Camino por algunas barracas. […] En camilla se llevan a un señor mayor, terminalmente enfermo, que susurra "scheimes" para sí mismo. Los "scheimes" son una oración para un moribundo. El ruego se compone básicamente de una invocación del nombre de Dios y alcanza su más alto valor cuando el propio moribundo se implica en ella. […] Veo a un padre que antes de ser deportado bendice a su mujer y a su hijo y hace que un rabino de barba nevada y ardiente rostro de profeta lo bendiga a él también... […]
Los vagones de mercancías están ahora, según parece, llenos. Y siguen metiendo más gente. No sé cómo piensan hacerlo. Un nuevo grupo, numeroso, avanza. […]

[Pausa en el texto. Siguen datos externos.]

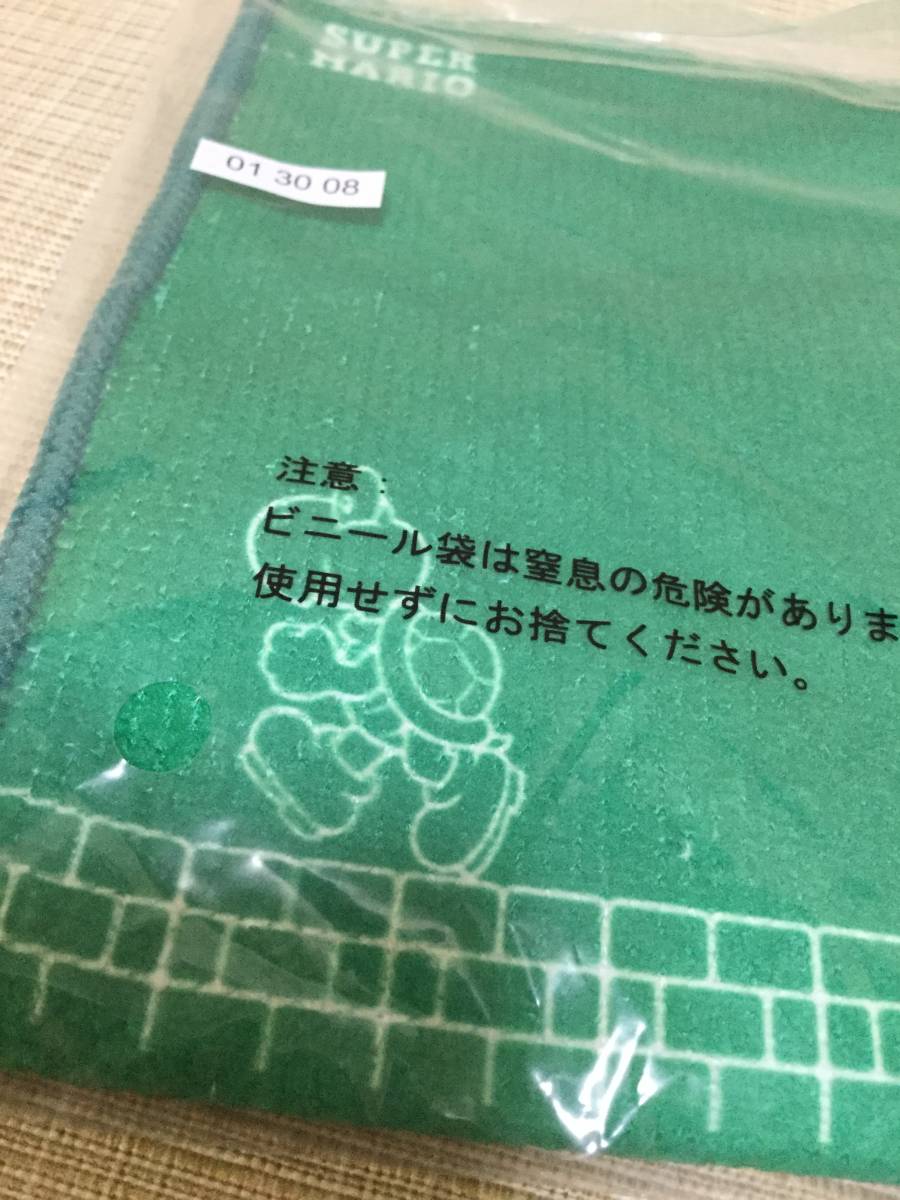 タオルポーチ ノコノコのこうら グリーン(緑) ★一番くじ★スーパーマリオおうちでアドベンチャーライフ F賞 わくわくタオルアソート_画像4
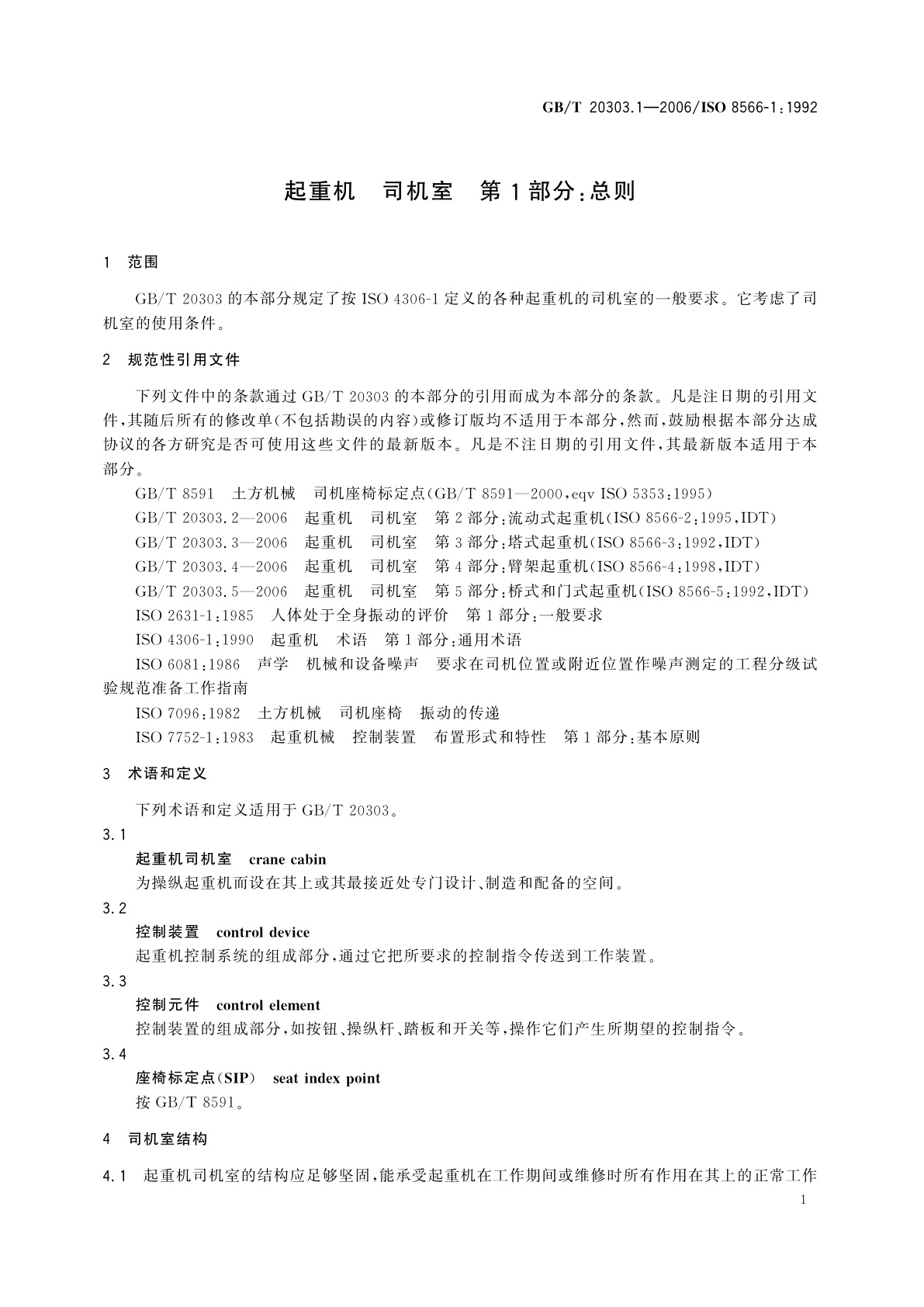 GB/T 20303.1-2006 起重机　司机室　第1部分：总则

¡Dios mío! ¿Podrán cerrar verdaderamente todas esas puertas? Sí, las cerrarán. Las puertas se cierran sobre masas humanas comprimidas, amontonadas en los vagones de mercancías. Por las rendijas de la parte superior asoman cabezas y manos, que más tarde se agitarán al unísono en cuanto el tren parta. […] El silbato lanza su silbido estridente: un tren con 1.020 personas abandona Holanda. El cupo no es elevado esta vez: mil judíos. Los otros veinte constituyen la reserva, para ir reemplazando a los que se mueran por el camino, de debilidad o como consecuencia del hacinamiento -sobre todo este tren, que transporta a tantos enfermos sin ningún tipo de asistencia médica.»
[El texto pertenece a la edición en español de Anthropos Editorial, 2001, en traducción de Natalia Fernández Díaz. ISBN: 84-7658-609-4.]